With farmer and regulator eyes turned toward the two companies, Bayer and Monsanto technology leads on Thursday repeated their confidence the merger will close by the end of 2017. The companies need approval from regulatory authorities in 30 countries.
“We’ve submitted information to 20 and everything is on track,” said Adrian Percy, head of research and development at Bayer CropScience during a press conference at Commodity Classic in San Antonio, Texas.
“One strength [for getting through regulatory challenges] is these are complementary businesses,” said Robb Fraley, Monsanto chief technology officer during the same press conference. “We’re going to increase competition and innovation.”
Increased rate of innovation to help farmers is the cornerstone benefit of the merger, according to the companies.
“This deal between Monsanto and Bayer is all about innovation and accelerating innovation,” Percy said. “We need this to not only help growers but drive greater food production.”
The companies say the merger will lead to 2.5 billion euro annual ($2.63) spending on research and development, with 10,000 employees dedicated to it. If combined, the companies plan to pair the chemical, data science and seed research sides for what they say will be streamlined, simultaneous innovation.

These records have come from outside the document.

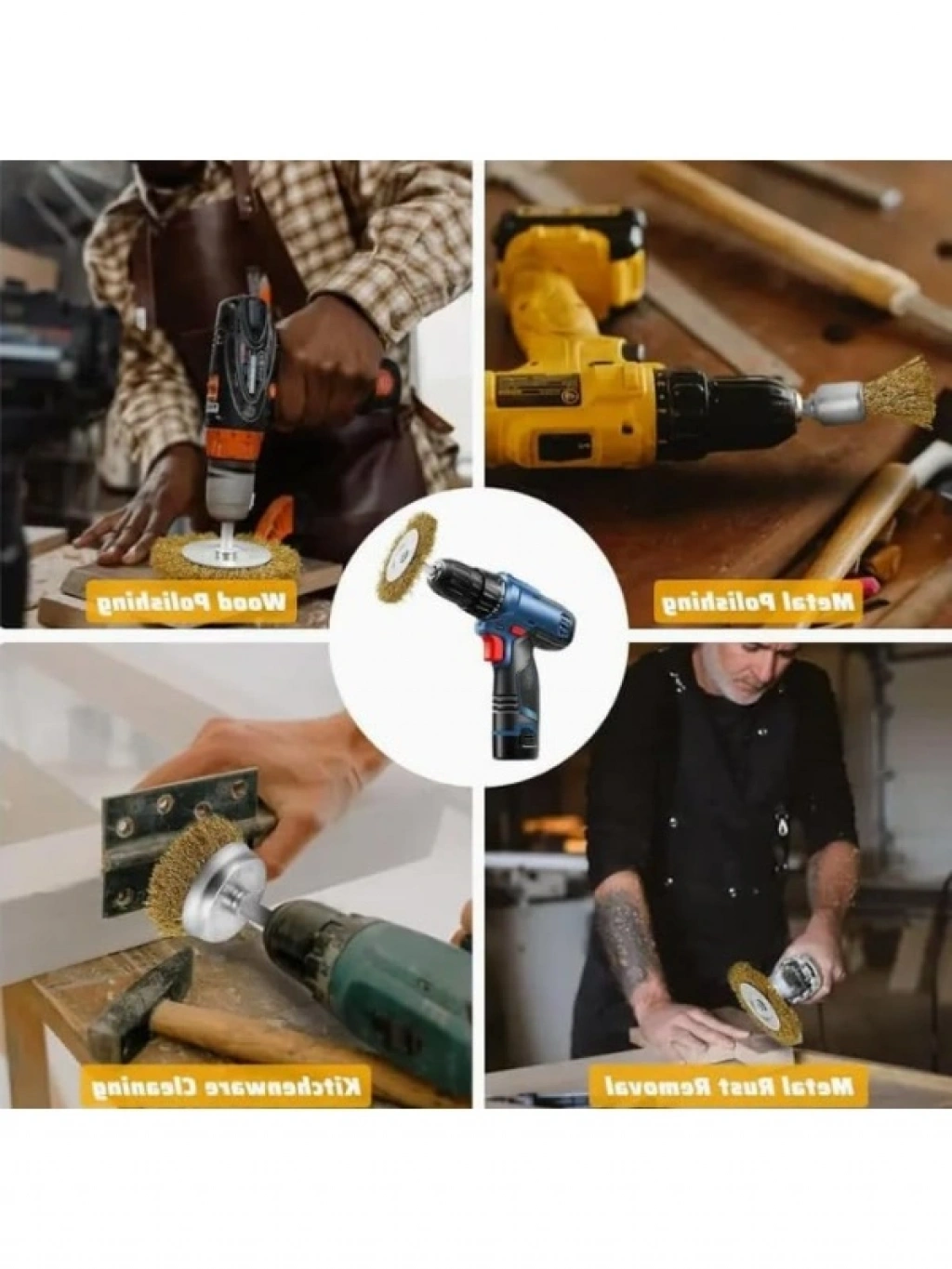 Wood Polishing

Metal Polishing

Kitchenware Cleaning

Metal Rust Removal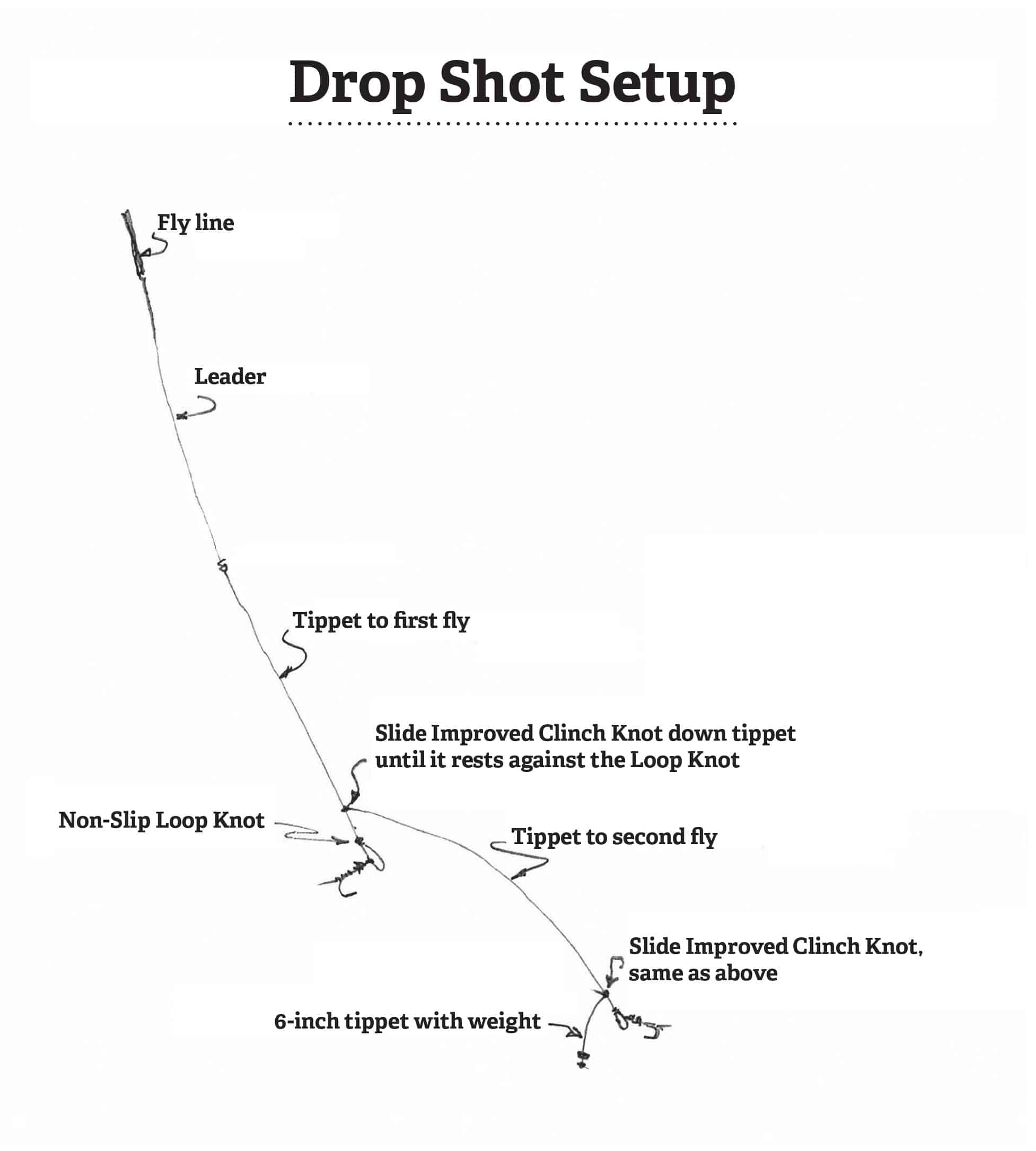 Drop Shot Setup

Fly line

Leader

Tippet to first fly

Slide Improved Clinch Knot down tippet until it rests against the Loop Knot

Non-Slip Loop Knot

Tippet to second fly

Slide Improved Clinch Knot, same as above

6-inch tippet with weight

For example, instead of creating a herbicide chemistry and then waiting up to ten years for the accompanying seed technology the two could launch together, leaders from both companies have said.
With the possibility of new technology advancements Bayer and Monsanto plan to continue their broad licensing programs and don’t anticipate change if or when the deal is ultimately approved.
“Licensing has been key to the success of the seed business and we’re doing the same thing now with data science tools,” Fraley said. “Growers are much better served if there are common systems across brands and equipment.”